San Giorgio Maggiore
- sacred
- Prix: entrée libre à l'église; petite contribution (environ 8 €) pour l'ascenseur du campanile avec vue sur la lagune
- Horaires d'ouverture: 09:30 - 18:00
Histoire
L'île est probablement habitée depuis l'époque romaine et tire son nom d'une église dédiée à saint Georges qui s'y dressait dès 829. En 982, le doge Tribuno Memmo céda l'île au moine bénédictin Giovanni Morosini, qui y fonda un monastère — le début d'une communauté religieuse qui allait y demeurer, avec quelques interruptions, pendant près de mille ans.
Le monastère prospéra pendant des siècles comme un centre d'érudition et d'art, jusqu'à ce que Napoléon le supprime après la conquête de Venise ; le complexe servit ensuite de garnison militaire sous les administrations française, autrichienne puis italienne pendant près de 150 ans, ce qui le laissa fortement dégradé. Une véritable restauration ne débuta qu'en 1951, lorsque l'industriel Vittorio Cini fonda la Fondation Cini en mémoire de son fils Giorgio, mort deux ans plus tôt dans un accident d'avion, la consacrant à la renaissance du monastère comme centre de culture et de recherche.
L'église de Palladio
Le monument emblématique de l'île est l'église de San Giorgio Maggiore, dessinée par Andrea Palladio à partir de 1566. Palladio mourut en 1580 sans avoir achevé la façade ; celle-ci fut complétée selon son projet — avec quelques ajustements personnels — par l'architecte Vincenzo Scamozzi, menant l'édifice à son achèvement vers 1610. Sa façade de marbre blanc, avec ses colonnes et frontons classiques inspirés des temples romains, dessine l'une des silhouettes les plus reconnaissables de toute la lagune, rendue célèbre entre autres par les tableaux que Monet peignit depuis l'autre rive.

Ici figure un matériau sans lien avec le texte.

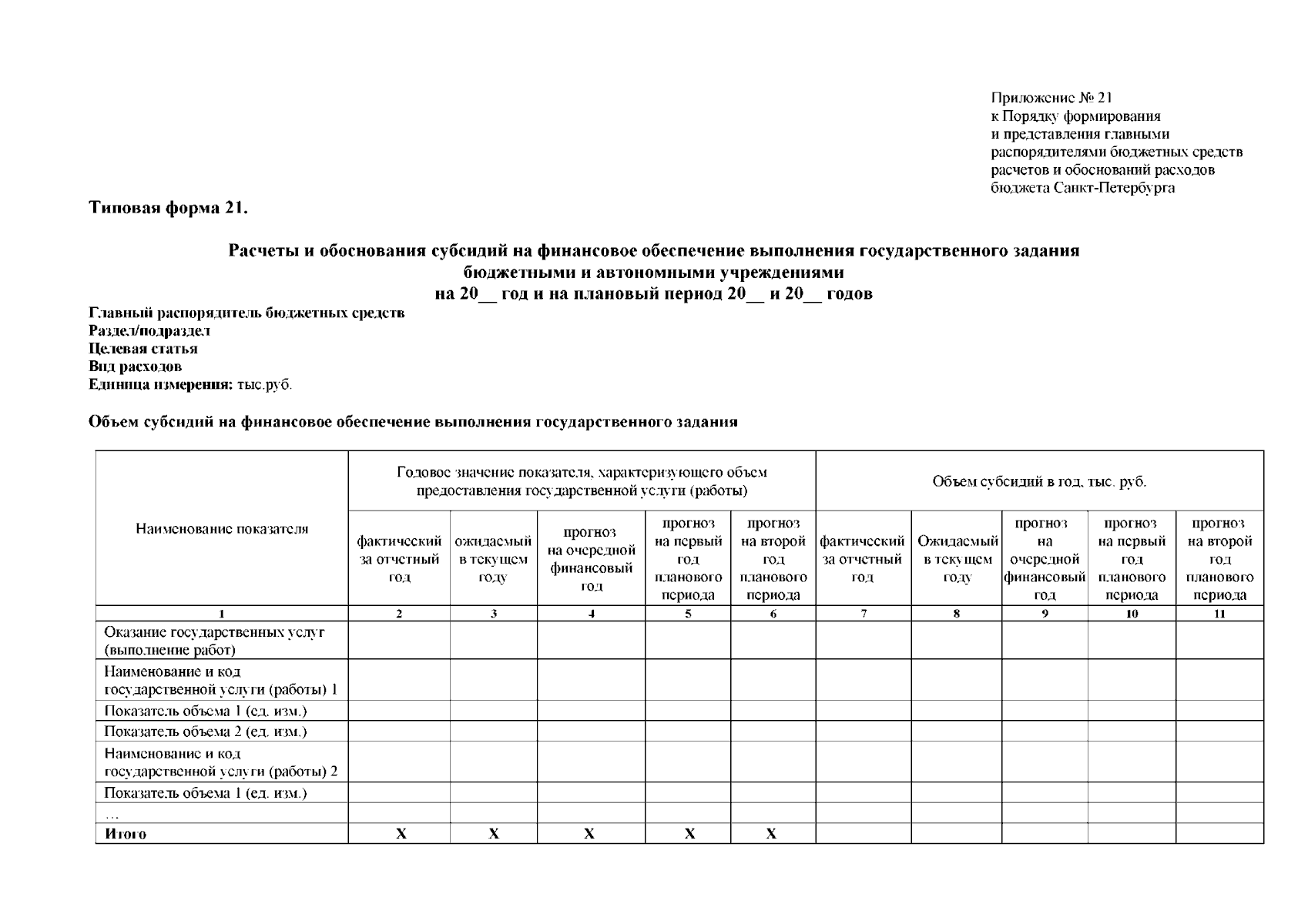 Приложение № 21
к Порядку формирования
и представления главными
распорядителями бюджетных средств
расчетов и обоснований расходов
бюджета Санкт-Петербурга

Типовая форма 21.

Расчеты и обоснования субсидий на финансовое обеспечение выполнения государственного задания бюджетными и автономными учреждениями
на 20__ год и на плановый период 20__ и 20__ годов

Главный распорядитель бюджетных средств
Раздел/подраздел
Целевая статья
Вид расходов
Единица измерения: тыс.руб.

Объем субсидий на финансовое обеспечение выполнения государственного задания

| Наименование показателя | Годовое значение показателя, характеризующего объем предоставления государственной услуги (работы) | | | | | Объем субсидий в год, тыс. руб. | | | | |
|---|---|---|---|---|---|---|---|---|---|---|
| | фактический за отчетный год | ожидаемый в текущем году | прогноз на очередной финансовый год | прогноз на первый год планового периода | прогноз на второй год планового периода | фактический за отчетный год | Ожидаемый в текущем году | прогноз на очередной финансовый год | прогноз на первый год планового периода | прогноз на второй год планового периода |
| 1 | 2 | 3 | 4 | 5 | 6 | 7 | 8 | 9 | 10 | 11 |
| Оказание государственных услуг (выполнение работ) | | | | | | | | | | |
| Наименование и код государственной услуги (работы) 1 | | | | | | | | | | |
| Показатель объема 1 (ед. изм.) | | | | | | | | | | |
| Показатель объема 2 (ед. изм.) | | | | | | | | | | |
| Наименование и код государственной услуги (работы) 2 | | | | | | | | | | |
| Показатель объема 1 (ед. изм.) | | | | | | | | | | |
| … | | | | | | | | | | |
| Итого | X | X | X | X | X | | | | | |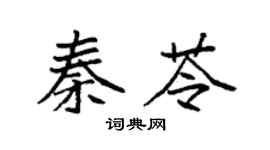 秦苓

词典网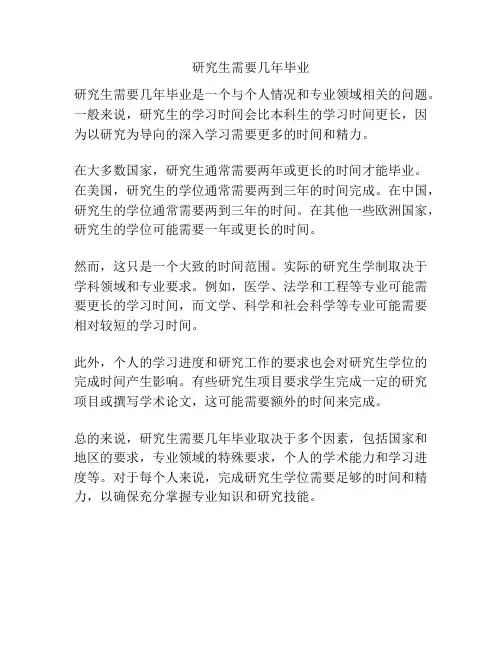 研究生需要几年毕业

研究生需要几年毕业是一个与个人情况和专业领域相关的问题。一般来说，研究生的学习时间会比本科生的学习时间更长，因为以研究为导向的深入学习需要更多的时间和精力。

在大多数国家，研究生通常需要两年或更长的时间才能毕业。在美国，研究生的学位通常需要两到三年的时间完成。在中国，研究生的学位通常需要两到三年的时间。在其他一些欧洲国家，研究生的学位可能需要一年或更长的时间。

然而，这只是一个大致的时间范围。实际的研究生学制取决于学科领域和专业要求。例如，医学、法学和工程等专业可能需要更长的学习时间，而文学、科学和社会科学等专业可能需要相对较短的学习时间。

此外，个人的学习进度和研究工作的要求也会对研究生学位的完成时间产生影响。有些研究生项目要求学生完成一定的研究项目或撰写学术论文，这可能需要额外的时间来完成。

总的来说，研究生需要几年毕业取决于多个因素，包括国家和地区的要求，专业领域的特殊要求，个人的学术能力和学习进度等。对于每个人来说，完成研究生学位需要足够的时间和精力，以确保充分掌握专业知识和研究技能。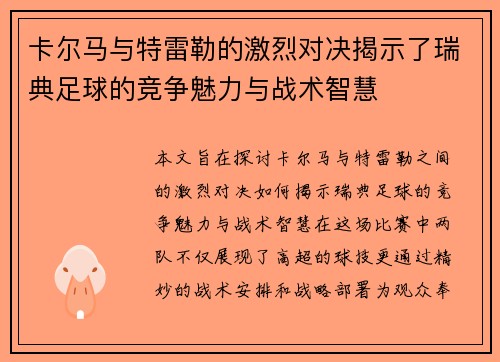 卡尔马与特雷勒的激烈对决揭示了瑞典足球的竞争魅力与战术智慧

本文旨在探讨卡尔马与特雷勒之间的激烈对决如何揭示瑞典足球的竞争魅力与战术智慧在这场比赛中两队不仅展现了高超的球技更通过精妙的战术安排和战略部署为观众奉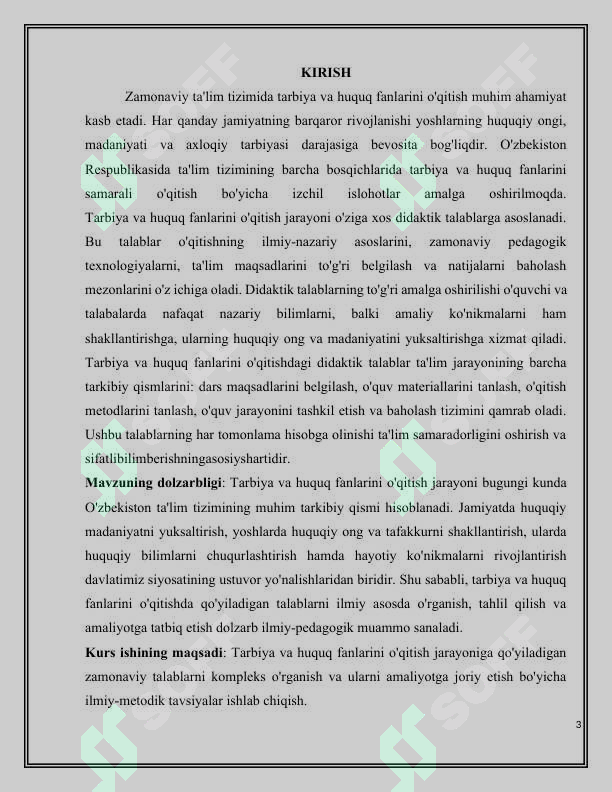 KIRISH

Zamonaviy ta'lim tizimida tarbiya va huquq fanlarini o'qitish muhim ahamiyat kasb etadi. Har qanday jamiyatning barqaror rivojlanishi yoshlarning huquqiy ongi, madaniyati va axloqiy tarbiyasi darajasiga bevosita bog'liqdir. O'zbekiston Respublikasida ta'lim tizimining barcha bosqichlarida tarbiya va huquq fanlarini samarali o'qitish bo'yicha izchil islohotlar amalga oshirilmoqda. Tarbiya va huquq fanlarini o'qitish jarayoni o'ziga xos didaktik talablarga asoslanadi. Bu talablar o'qitishning ilmiy-nazariy asoslarini, zamonaviy pedagogik texnologiyalarni, ta'lim maqsadlarini to'g'ri belgilash va natijalarni baholash mezonlarini o'z ichiga oladi. Didaktik talablarning to'g'ri amalga oshirilishi o'quvchi va talabalarda nafaqat nazariy bilimlarni, balki amaliy ko'nikmalarni ham shakllantirishga, ularning huquqiy ong va madaniyatini yuksaltirishga xizmat qiladi. Tarbiya va huquq fanlarini o'qitishdagi didaktik talablar ta'lim jarayonining barcha tarkibiy qismlarini: dars maqsadlarini belgilash, o'quv materiallarini tanlash, o'qitish metodlarini tanlash, o'quv jarayonini tashkil etish va baholash tizimini qamrab oladi. Ushbu talablarning har tomonlama hisobga olinishi ta'lim samaradorligini oshirish va sifatlibilimberishningasosiyshartidir.

Mavzuning dolzarbligi: Tarbiya va huquq fanlarini o'qitish jarayoni bugungi kunda O'zbekiston ta'lim tizimining muhim tarkibiy qismi hisoblanadi. Jamiyatda huquqiy madaniyatni yuksaltirish, yoshlarda huquqiy ong va tafakkurni shakllantirish, ularda huquqiy bilimlarni chuqurlashtirish hamda hayotiy ko'nikmalarni rivojlantirish davlatimiz siyosatining ustuvor yo'nalishlaridan biridir. Shu sababli, tarbiya va huquq fanlarini o'qitishda qo'yiladigan talablarni ilmiy asosda o'rganish, tahlil qilish va amaliyotga tatbiq etish dolzarb ilmiy-pedagogik muammo sanaladi.

Kurs ishining maqsadi: Tarbiya va huquq fanlarini o'qitish jarayoniga qo'yiladigan zamonaviy talablarni kompleks o'rganish va ularni amaliyotga joriy etish bo'yicha ilmiy-metodik tavsiyalar ishlab chiqish.

3

SOFF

À l'intérieur, deux grandes toiles du Tintoret encadrent le maître-autel : la Cène et la Récolte de la manne, peintes dans les dernières années de l'artiste et comptant parmi ses œuvres les plus saisissantes, construites sur le même jeu tranché d'ombre et de lumière qui caractérise son style. Le campanile en briques de l'église, reconstruit au XVIIIe siècle après l'effondrement du précédent, permet, grâce à un ascenseur, d'accéder à une vue que beaucoup jugent même supérieure à celle du Campanile de la Piazza San Marco — en grande partie parce que celle-ci inclut la Piazza San Marco elle-même dans le cadre.
Le saviez-vous ?
Dans l'ancien monastère, la Fondation Cini conserve une riche bibliothèque et des archives ouvertes aux chercheurs, ainsi que le Teatro Verde, un amphithéâtre en plein air construit dans les années 1950 qui accueille encore aujourd'hui spectacles et événements avec vue sur la lagune.
L'île fait partie du site du patrimoine mondial de l'UNESCO « Venise et sa lagune », inscrit en 1987 — une reconnaissance qui englobe la ville historique et les eaux qui l'entourent comme un seul et fragile écosystème d'art et d'ingénierie.
Bon à savoir
L'église célèbre la messe le dimanche matin, période durant laquelle l'accès touristique à la nef est limité ; mieux vaut donc prévoir sa visite à un autre moment de la journée pour explorer librement. L'ascenseur du campanile nécessite généralement un petit billet supplémentaire distinct.
L'île se trouve juste en face de la Piazza San Marco et se rejoint par une courte traversée en vaporetto (ligne 2) plutôt qu'à pied ; il faut donc prévoir un peu de temps supplémentaire pour la traversée — et vérifier au préalable, car l'accès peut occasionnellement être restreint lors d'événements privés organisés par la Fondation Cini.